PROVIDED INFORMATION -
— begin —
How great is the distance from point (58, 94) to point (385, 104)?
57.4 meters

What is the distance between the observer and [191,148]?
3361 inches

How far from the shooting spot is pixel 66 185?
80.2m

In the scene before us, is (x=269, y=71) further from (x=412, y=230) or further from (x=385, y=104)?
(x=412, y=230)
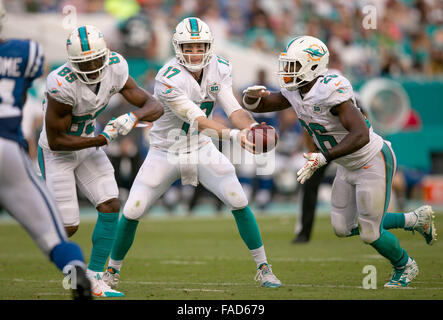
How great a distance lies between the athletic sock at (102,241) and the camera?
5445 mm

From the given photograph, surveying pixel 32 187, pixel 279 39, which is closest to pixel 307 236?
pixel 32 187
— end —
— begin —
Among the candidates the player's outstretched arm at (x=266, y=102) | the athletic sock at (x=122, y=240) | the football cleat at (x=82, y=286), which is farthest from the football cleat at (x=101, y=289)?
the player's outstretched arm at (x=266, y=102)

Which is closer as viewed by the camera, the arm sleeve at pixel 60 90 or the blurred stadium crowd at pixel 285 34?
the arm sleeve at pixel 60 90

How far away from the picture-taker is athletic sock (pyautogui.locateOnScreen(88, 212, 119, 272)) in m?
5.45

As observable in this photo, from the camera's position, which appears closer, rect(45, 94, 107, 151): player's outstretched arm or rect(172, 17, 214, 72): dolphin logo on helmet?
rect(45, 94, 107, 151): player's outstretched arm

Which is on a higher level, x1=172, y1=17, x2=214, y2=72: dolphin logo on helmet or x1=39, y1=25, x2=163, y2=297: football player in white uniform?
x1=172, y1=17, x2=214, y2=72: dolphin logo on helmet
— end —
— begin —
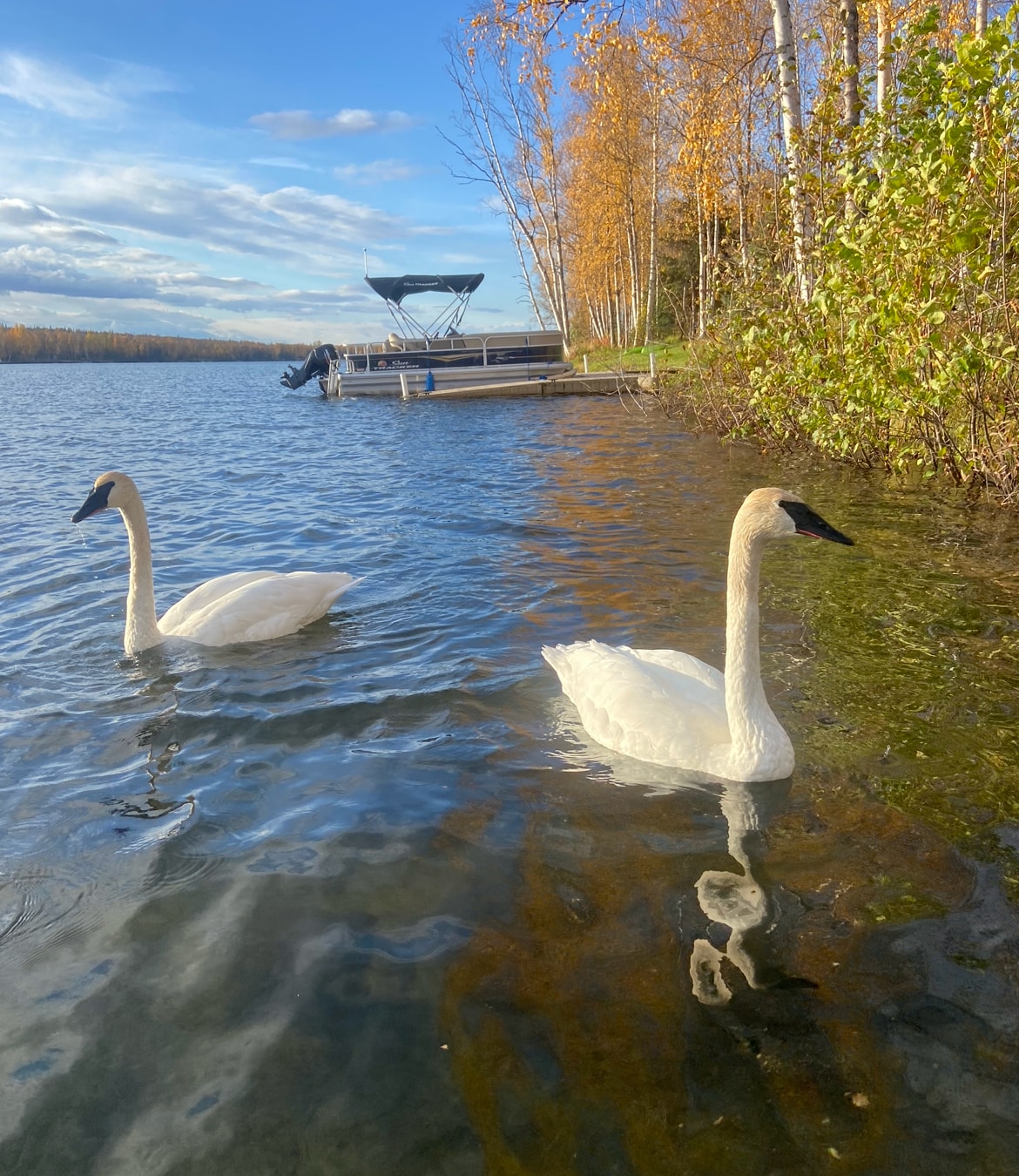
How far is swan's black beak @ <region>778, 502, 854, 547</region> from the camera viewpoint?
— end —
TASK STATEMENT - Please identify each line in the rows above that contains the word "helmet" and copy those lines.

TASK SOLUTION -
As observable in this photo, from the camera's position, which appears closer, rect(45, 94, 107, 151): player's outstretched arm or rect(172, 17, 214, 72): dolphin logo on helmet?
Which is on a higher level, x1=172, y1=17, x2=214, y2=72: dolphin logo on helmet or x1=39, y1=25, x2=163, y2=297: football player in white uniform?
x1=172, y1=17, x2=214, y2=72: dolphin logo on helmet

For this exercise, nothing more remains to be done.